Congress needs to address the problems of the largest asset managers voting other people’s shares and their consolidation of corporate voting power. In my view, the solution is to return voting power to the true investors in a company—the people who put their own money at risk.

Senator Dan Sullivan has introduced legislation—the INDEX Act—to do just that. I’m proud to co-sponsor it and delighted he’s here today to discuss it.

The INDEX Act requires any asset manager of a passive index fund with more than 1% of a company’s voting shares to vote those shares in accordance with the instructions of the fund’s investors, not at the discretion of the asset manager. Or they could choose to not vote at all.
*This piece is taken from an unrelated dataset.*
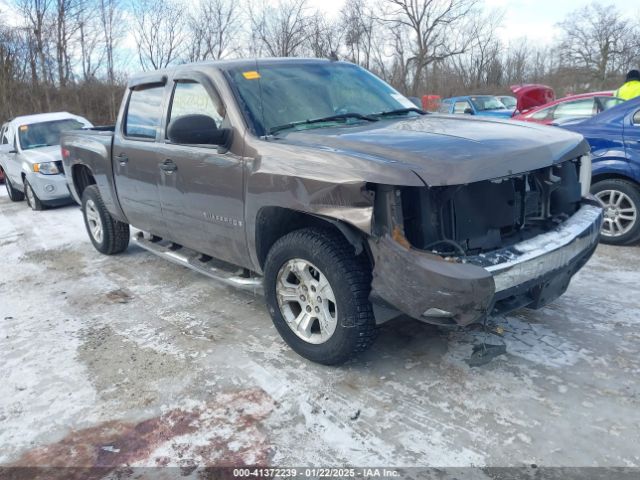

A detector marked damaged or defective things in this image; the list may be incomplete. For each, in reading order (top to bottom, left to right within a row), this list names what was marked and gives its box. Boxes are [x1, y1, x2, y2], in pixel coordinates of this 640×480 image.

damaged chevrolet silverado [61, 59, 604, 364]
crumpled front bumper [368, 199, 604, 326]
cracked bumper fascia [368, 199, 604, 326]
This means such asset managers, including for index funds offered under 401(k) plans, ERISA plans, and the Thrift Savings Plan for federal workers and retirees, could no longer use and abuse the voting power of their index fund investors to advance their own agendas.

Importantly, the INDEX Act recognizes the reality that index fund investors may want some guidance in deciding how to vote their shares, since there could be numerous votes to cast. Researching and deciding on each of those votes could be incredibly time consuming for the average investor.

That’s why the INDEX Act requires asset managers to permit third-party vote recommendations on their voting platforms so that investors can consult these recommendations. And asset managers that provide third-party recommendations must do so on a non-discriminatory basis that allows investors to consult a broad diversity of views.

To make the voting process simpler and more efficient for index investors, the INDEX Act would allow recommendations to take the form of general voting instructions given in advance. That means an investor could vote according to those general instructions, not on a case-by-case basis. For example, an investor could choose to always support management’s position on votes, unless the investor decided otherwise.

I look forward to hearing from today’s witnesses. In my view, further democratizing investing and diminishing the consolidation of corporate voting power are objectives that members of both parties can, and should, get behind. I hope that today’s discussion will help us build bipartisan support for legislation that will achieve these important objectives.